PTC News Desk: Senior Congress leader and Thiruvananthapuram MP Shashi Tharoor's has talked tough on the emergency days in his op-ed, published in the Malayalam daily Deepika in which he said it showed how the erosion of freedom takes place and highlighted how the world remained unaware of a "horrifying litany of human-rights abuses".


Scathing attack on Sanjay Gandhi


While recalling one of the darkest chapters in India's history, Tharoor took a dig at his own party and said that the efforts undertaken for discipline and order often turned into acts of cruelty that could not be justified. 


"Sanjay Gandhi, the son of Indira Gandhi, led forced sterilisation campaigns which became a notorious example of this. In poor rural areas, violence and coercion were used to meet arbitrary targets. In cities like New Delhi, slums were mercilessly demolished and cleared. Thousands of people were rendered homeless. Their welfare was not taken into consideration," the Thiruvananthapuram MP wrote.


Dissent silenced


The senior Congress leader also pointed out the that how essential democratic pillars of the democracy were silenced and that even the judiciary was drowned in immense pressure with the Supreme Court upholding the suspension of habeas corpus and citizens' right to liberty. He also asserted that during this time extrajudicial killings were rampant and fundamental rights were curtailed. 

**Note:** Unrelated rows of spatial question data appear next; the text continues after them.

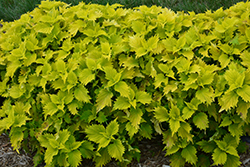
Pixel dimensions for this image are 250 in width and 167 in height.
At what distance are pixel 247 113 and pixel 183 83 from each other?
2.00ft

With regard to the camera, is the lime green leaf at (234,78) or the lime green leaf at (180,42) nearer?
the lime green leaf at (234,78)

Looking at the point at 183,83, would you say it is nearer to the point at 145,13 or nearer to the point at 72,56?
Answer: the point at 145,13

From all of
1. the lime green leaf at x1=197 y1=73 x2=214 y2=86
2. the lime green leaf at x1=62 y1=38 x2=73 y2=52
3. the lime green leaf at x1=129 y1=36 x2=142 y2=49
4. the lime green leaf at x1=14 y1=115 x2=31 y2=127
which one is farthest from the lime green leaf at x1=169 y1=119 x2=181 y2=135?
the lime green leaf at x1=14 y1=115 x2=31 y2=127

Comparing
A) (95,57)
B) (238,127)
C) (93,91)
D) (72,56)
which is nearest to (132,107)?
(93,91)

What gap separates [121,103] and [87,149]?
590 millimetres

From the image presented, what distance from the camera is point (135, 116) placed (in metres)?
2.19

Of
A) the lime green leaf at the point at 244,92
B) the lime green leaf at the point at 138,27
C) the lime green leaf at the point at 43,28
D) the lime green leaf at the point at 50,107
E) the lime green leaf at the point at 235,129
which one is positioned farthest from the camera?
the lime green leaf at the point at 43,28

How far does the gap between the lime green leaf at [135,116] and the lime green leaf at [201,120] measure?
0.49 meters

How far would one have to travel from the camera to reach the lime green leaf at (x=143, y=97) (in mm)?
2168

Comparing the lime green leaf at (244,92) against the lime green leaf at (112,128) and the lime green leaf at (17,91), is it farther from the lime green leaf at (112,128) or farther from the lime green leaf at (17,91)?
the lime green leaf at (17,91)

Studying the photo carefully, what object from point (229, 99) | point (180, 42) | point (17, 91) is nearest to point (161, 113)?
point (229, 99)

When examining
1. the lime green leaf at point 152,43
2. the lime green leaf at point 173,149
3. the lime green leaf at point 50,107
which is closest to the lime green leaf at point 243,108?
the lime green leaf at point 173,149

"Journalists, activists, and opposition leaders found themselves behind bars. The broad constitutional transgressions enabled a horrifying litany of human-rights abuses," he said.


Lessons from Emergency

In his hard-hitting op-ed in which he has taken a dig at his own government said that democracy is not something to be taken lightly, it is a precious legacy that must be constantly nurtured and preserved.


"We are a more self-confident, more developed, and in many ways a stronger democracy. Yet, the lessons of the Emergency remain relevant in troubling ways," he said.


"First, freedom of information and an independent press are of paramount importance... Second, democracies depend on an independent judiciary able and willing to serve as a bulwark against executive overreach," he said.


"The third lesson - perhaps the most pertinent in our current political climate - is that an overweening executive, backed by a legislative majority, can pose a grave danger to democracy, especially when that executive is convinced of its own infallibility and impatient with the checks and balances that are essential to democratic systems," Tharoor wrote.